Berlin – In der Debatte um lange Wartezeiten für Facharzttermine hat der ehemalige Bundesgesundheitsminister Karl Lauterbach (SPD) eine Termingarantie bei Fachärzten für gesetzlich Versicherte gefordert – mit möglichen Konsequenzen für die Vertragsärzte bei Nichteinhaltung.
„Wir brauchen endlich eine Termingarantie bei Fachärzten. Wenn innerhalb von drei Wochen kein Termin geht, darf der Patient wie ein Privatversicherter ambulant im Krankenhaus behandelt werden“, sagte Lauterbach der Rheinischen Post. Bezahlt werden solle das aus dem Honorartopf der niedergelassenen Fachärzte.

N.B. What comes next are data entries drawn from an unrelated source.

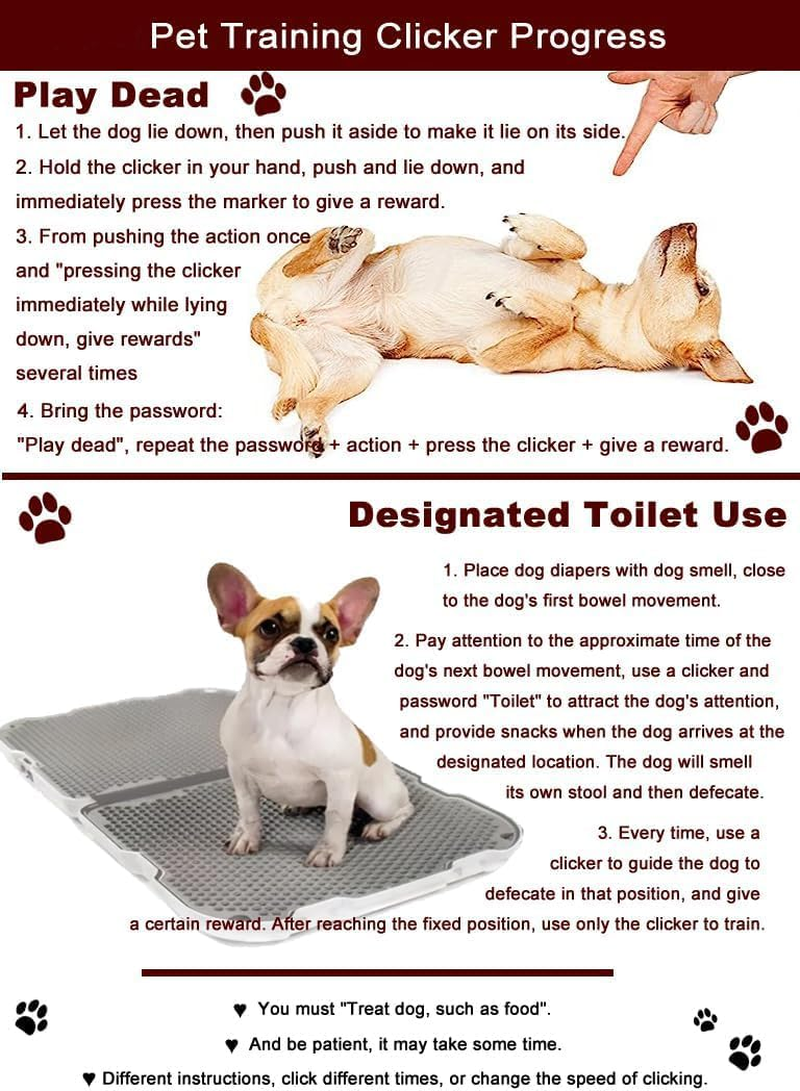 Pet Training Clicker Progress

Play Dead

1. Let the dog lie down, then push it aside to make it lie on its side.

2. Hold the clicker in your hand, push and lie down, and immediately press the marker to give a reward.

3. From pushing the action once and "pressing the clicker immediately while lying down, give rewards" several times

4. Bring the password: "Play dead", repeat the password + action + press the clicker + give a reward.

Designated Toilet Use

1. Place dog diapers with dog smell, close to the dog's first bowel movement.

2. Pay attention to the approximate time of the dog's next bowel movement, use a clicker and password "Toilet" to attract the dog's attention, and provide snacks when the dog arrives at the designated location. The dog will smell its own stool and then defecate.

3. Every time, use a clicker to guide the dog to defecate in that position, and give a certain reward. After reaching the fixed position, use only the clicker to train.

♥ You must "Treat dog, such as food".

♥ And be patient, it may take some time.

♥ Different instructions, click different times, or change the speed of clicking.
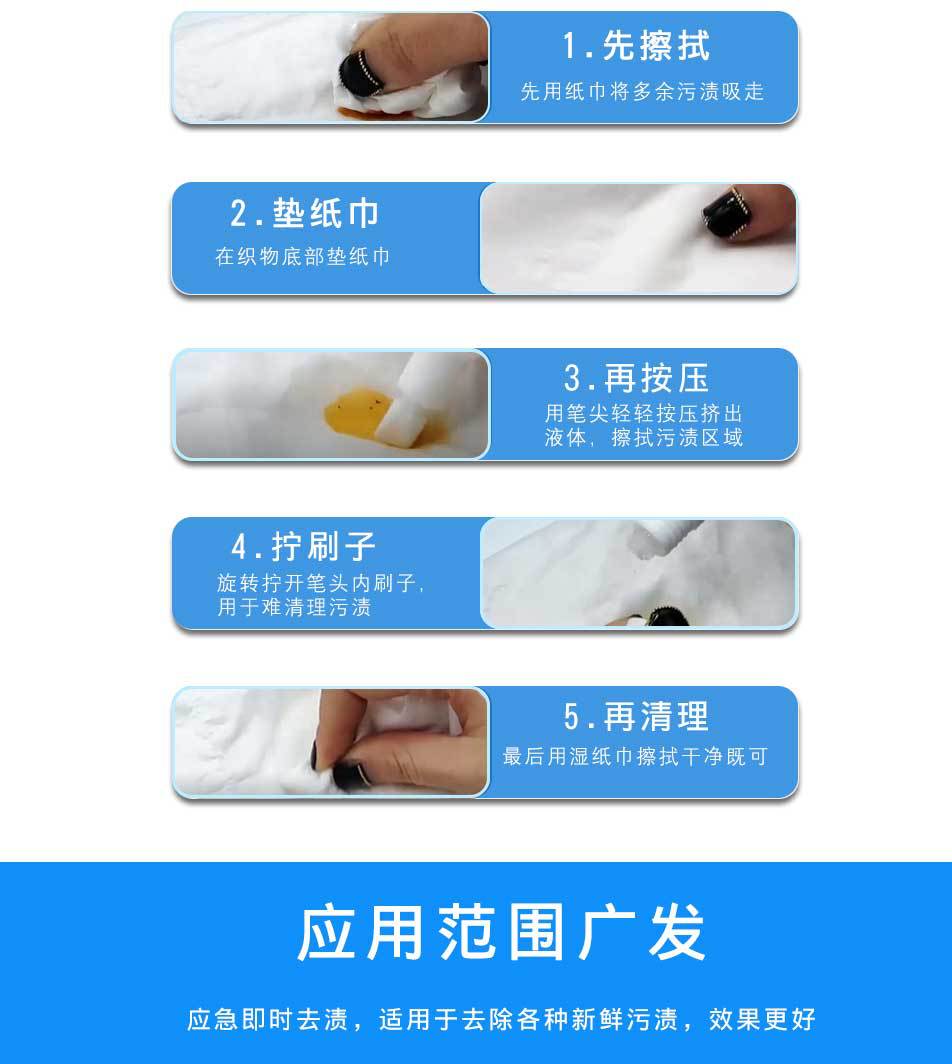 1.先擦拭
先用纸巾将多余污渍吸走

2.垫纸巾
在织物底部垫纸巾

3.再按压
用笔尖轻轻按压挤出液体，擦拭污渍区域

4.拧刷子
旋转拧开笔头内刷子，用于难清理污渍

5.再清理
最后用湿纸巾擦拭干净既可

应用范围广发

应急即时去渍，适用于去除各种新鲜污渍，效果更好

Der Grünen-Gesundheitsexperte Janosch Dahmen schloss sich dem Vorschlag an und sagte, es sei sinnvoll, dort, „wo wir offensichtlich Unterversorgung haben, wo Menschen sehr lange warten“, auch den Krankenhäusern zu erlauben, fachärztliche Versorgungen ambulant anbieten zu dürfen. Eine starre Trennung zwischen Ärzten, die in Arztpraxen arbeiten und Ärzten, die im Krankenhaus arbeiten, sei nicht mehr zeitgemäß, sagte Dahmen.
Die durchschnittliche Wartezeit auf einen Facharzttermin in Deutschland lag im Jahr 2024 bei 36 Tagen. Das geht aus Antworten der Bundesregierung, die dem Deutschen Ärzteblatt vorliegen, auf eine Kleine Anfrage der Linken hervor. Die Bundesregierung nimmt darin Bezug auf eine dem Bundesgesundheitsministerium (BMG) vom Bewertungsausschuss vorgelegte Versichertenbefragung.
Demnach betrug bei Versicherten der gesetzlichen Krankenversicherung (GKV), die mindestens einen Tag auf einen Facharzttermin gewartet haben, die Wartezeit auf einen Facharzttermin im Jahr 2024 durchschnittlich 42 Tage (2019: 33 Tage). Zählt man allerdings diejenigen Patientinnen und Patienten hinzu, die eine Facharztpraxis noch am gleichen Tag aufsuchen konnten, betrug die durchschnittliche Wartezeit 36 Tage.